Part 1: How Egnyte Built its Turnkey Retrieval Augmented Generation Solution

The Egnyte platform houses a lot of data. To enable users to make the most of this asset, we need to help them efficiently retrieve information.  

Traditional search interfaces do a decent job of retrieving information directly related to query keywords, often presenting results in a list format without additional interpretation or synthesis. However, a newer technique called Retrieval Augmented Generation (RAG) can not only retrieve relevant information but also integrate and synthesize it through generative AI processes to produce even more coherent and contextually enriched responses. 

However, deploying a RAG system is not without its challenges, especially for mid-sized organizations.
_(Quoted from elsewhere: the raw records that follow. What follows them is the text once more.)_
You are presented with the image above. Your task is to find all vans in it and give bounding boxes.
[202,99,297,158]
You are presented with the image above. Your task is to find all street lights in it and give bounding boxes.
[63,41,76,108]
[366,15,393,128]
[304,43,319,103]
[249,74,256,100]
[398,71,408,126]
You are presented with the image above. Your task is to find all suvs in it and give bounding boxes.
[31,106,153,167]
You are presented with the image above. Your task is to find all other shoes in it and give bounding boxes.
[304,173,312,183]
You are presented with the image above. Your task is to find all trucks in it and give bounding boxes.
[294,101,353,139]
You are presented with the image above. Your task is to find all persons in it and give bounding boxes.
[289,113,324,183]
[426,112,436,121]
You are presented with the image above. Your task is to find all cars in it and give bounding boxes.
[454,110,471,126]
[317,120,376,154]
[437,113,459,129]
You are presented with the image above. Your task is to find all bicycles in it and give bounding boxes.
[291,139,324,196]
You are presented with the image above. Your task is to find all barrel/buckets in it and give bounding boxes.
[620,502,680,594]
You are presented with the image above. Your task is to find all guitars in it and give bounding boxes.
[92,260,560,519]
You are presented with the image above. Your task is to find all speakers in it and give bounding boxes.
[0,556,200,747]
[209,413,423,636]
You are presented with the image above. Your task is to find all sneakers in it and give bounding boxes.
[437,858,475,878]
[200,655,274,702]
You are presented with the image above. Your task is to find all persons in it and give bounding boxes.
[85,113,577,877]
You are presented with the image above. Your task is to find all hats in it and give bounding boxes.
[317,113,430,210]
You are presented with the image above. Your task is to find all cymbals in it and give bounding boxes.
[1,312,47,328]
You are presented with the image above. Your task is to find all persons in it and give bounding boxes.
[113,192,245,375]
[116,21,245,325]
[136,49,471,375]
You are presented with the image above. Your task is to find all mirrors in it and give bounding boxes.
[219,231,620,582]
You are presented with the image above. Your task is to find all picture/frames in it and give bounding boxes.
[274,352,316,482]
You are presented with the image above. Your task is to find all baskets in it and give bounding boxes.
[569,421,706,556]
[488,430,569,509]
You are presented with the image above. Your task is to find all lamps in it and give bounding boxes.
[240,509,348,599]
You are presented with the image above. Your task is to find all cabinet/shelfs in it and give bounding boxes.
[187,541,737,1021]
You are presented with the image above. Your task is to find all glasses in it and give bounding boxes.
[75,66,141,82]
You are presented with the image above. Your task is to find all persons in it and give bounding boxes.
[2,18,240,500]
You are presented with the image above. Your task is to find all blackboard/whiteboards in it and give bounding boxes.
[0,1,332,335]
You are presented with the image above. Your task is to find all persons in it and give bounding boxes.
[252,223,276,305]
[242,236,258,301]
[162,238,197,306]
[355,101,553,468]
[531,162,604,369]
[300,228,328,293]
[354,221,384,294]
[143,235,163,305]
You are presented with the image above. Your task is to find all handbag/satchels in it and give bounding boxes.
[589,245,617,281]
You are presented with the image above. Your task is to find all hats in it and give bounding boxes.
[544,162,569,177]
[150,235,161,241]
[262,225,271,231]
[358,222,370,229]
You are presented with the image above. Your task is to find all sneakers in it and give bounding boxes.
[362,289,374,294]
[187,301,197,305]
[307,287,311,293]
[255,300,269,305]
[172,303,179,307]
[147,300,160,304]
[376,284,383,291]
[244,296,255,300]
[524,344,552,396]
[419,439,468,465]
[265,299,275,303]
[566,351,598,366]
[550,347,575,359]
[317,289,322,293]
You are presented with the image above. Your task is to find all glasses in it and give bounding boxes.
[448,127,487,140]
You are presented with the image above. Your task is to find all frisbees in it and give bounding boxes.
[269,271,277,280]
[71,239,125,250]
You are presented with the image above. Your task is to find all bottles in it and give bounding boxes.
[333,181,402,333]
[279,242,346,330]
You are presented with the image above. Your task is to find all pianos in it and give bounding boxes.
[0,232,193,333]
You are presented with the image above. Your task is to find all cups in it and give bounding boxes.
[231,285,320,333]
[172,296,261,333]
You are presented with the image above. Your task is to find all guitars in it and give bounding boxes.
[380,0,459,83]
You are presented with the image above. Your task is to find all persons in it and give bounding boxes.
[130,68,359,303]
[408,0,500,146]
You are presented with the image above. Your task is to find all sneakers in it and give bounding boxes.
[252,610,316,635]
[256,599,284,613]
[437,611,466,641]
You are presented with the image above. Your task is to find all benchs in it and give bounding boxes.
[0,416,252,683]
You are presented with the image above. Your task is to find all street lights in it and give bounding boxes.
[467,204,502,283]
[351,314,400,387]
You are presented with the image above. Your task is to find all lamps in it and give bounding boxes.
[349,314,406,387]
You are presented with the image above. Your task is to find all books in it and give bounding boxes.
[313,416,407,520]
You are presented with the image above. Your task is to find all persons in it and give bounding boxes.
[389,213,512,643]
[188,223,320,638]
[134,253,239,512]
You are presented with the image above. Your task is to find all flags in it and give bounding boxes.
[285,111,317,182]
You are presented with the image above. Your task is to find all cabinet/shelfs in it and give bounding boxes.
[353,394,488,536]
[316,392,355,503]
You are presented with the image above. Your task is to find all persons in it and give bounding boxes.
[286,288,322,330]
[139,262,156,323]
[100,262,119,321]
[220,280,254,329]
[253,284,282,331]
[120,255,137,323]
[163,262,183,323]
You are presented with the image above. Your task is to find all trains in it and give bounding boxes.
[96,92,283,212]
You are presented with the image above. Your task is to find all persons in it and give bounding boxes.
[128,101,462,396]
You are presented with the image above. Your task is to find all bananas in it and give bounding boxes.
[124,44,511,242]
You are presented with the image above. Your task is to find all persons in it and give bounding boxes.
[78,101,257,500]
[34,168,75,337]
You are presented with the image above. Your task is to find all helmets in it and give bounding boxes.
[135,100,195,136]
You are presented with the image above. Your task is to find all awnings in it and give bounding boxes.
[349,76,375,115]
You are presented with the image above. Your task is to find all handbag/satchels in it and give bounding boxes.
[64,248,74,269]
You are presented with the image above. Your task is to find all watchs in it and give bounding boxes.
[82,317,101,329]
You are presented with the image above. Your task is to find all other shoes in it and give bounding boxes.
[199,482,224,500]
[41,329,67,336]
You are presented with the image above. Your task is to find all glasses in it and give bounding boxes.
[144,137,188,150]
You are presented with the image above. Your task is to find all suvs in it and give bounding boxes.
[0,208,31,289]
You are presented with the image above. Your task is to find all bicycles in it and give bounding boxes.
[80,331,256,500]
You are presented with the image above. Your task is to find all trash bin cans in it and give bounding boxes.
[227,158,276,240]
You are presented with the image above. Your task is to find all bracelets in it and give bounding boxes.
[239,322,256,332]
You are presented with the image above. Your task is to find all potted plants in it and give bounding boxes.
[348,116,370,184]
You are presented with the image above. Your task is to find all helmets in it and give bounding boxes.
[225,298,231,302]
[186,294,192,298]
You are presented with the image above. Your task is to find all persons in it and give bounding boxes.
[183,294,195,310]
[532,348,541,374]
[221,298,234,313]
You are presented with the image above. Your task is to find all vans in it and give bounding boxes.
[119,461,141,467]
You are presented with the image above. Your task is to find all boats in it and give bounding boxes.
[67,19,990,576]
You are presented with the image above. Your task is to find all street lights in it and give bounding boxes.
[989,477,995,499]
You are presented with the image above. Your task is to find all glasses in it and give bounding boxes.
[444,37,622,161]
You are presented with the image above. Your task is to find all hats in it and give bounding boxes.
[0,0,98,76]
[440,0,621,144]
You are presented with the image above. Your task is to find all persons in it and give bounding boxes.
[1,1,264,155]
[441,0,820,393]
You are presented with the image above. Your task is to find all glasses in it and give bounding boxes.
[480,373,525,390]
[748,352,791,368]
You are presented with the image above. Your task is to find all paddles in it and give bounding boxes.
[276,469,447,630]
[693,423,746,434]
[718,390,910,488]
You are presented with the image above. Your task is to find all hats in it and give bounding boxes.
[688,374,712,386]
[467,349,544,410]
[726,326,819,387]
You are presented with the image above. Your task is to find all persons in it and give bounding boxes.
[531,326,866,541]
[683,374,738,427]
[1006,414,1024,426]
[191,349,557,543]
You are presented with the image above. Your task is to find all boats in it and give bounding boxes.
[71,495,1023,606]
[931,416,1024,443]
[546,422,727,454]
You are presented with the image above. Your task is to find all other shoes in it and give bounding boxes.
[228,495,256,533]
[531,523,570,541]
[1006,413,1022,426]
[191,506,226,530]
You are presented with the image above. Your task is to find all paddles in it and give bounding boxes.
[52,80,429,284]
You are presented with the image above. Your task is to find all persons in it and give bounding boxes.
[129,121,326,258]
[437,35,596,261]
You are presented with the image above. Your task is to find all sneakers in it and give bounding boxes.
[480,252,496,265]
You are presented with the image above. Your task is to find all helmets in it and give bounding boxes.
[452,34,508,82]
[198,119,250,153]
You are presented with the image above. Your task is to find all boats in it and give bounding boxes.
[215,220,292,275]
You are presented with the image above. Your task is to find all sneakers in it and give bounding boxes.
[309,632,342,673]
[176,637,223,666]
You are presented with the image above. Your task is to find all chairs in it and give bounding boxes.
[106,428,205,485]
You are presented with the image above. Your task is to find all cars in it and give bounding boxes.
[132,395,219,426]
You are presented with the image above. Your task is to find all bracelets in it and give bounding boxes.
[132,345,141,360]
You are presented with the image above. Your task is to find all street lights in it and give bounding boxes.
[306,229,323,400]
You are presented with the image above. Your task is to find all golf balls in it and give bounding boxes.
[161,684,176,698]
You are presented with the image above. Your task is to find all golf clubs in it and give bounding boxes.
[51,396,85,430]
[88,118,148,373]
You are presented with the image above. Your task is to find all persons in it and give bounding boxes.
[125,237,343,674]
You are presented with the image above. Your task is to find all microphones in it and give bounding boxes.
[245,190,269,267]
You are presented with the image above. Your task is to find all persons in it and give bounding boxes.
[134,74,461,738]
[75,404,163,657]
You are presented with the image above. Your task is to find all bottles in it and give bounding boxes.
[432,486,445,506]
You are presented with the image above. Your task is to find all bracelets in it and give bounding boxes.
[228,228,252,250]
One significant hurdle is the quality and management of the data used for retrieval, as this information can be vast and in varied formats, often spread across multiple documents and folders. Integrating RAG with existing IT infrastructure and user-facing workflows present another layer of complexity, requiring careful planning and execution. Furthermore, ensuring that the system scales efficiently while maintaining performance, and addressing key concerns related to privacy, transparency, and accuracy are also paramount. 

In this blog, we will explore how Egnyte enables users to answer queries over complex documents, without having to build their own complex data pipelines. Learn more about the strategies we’re undertaking to guide models to produce fact-based responses, ensuring that the information they generate is reliable and grounded in reality. Additionally, we will discuss how we balance cost-efficiency with high-quality output, adapt, and optimize RAG processes for diverse datasets and various business domains.  

Business Objective 

The Document Q&A feature was our first foray into moving from a mere document retrieval approach to retrieving the precise answer to a user’s question. This involved computing the vector representations of the document on the fly and using a FAISS (Facebook AI Similarity Search) index to retrieve the relevant chunks from that document, and sending them to a generative AI model for Q&A. 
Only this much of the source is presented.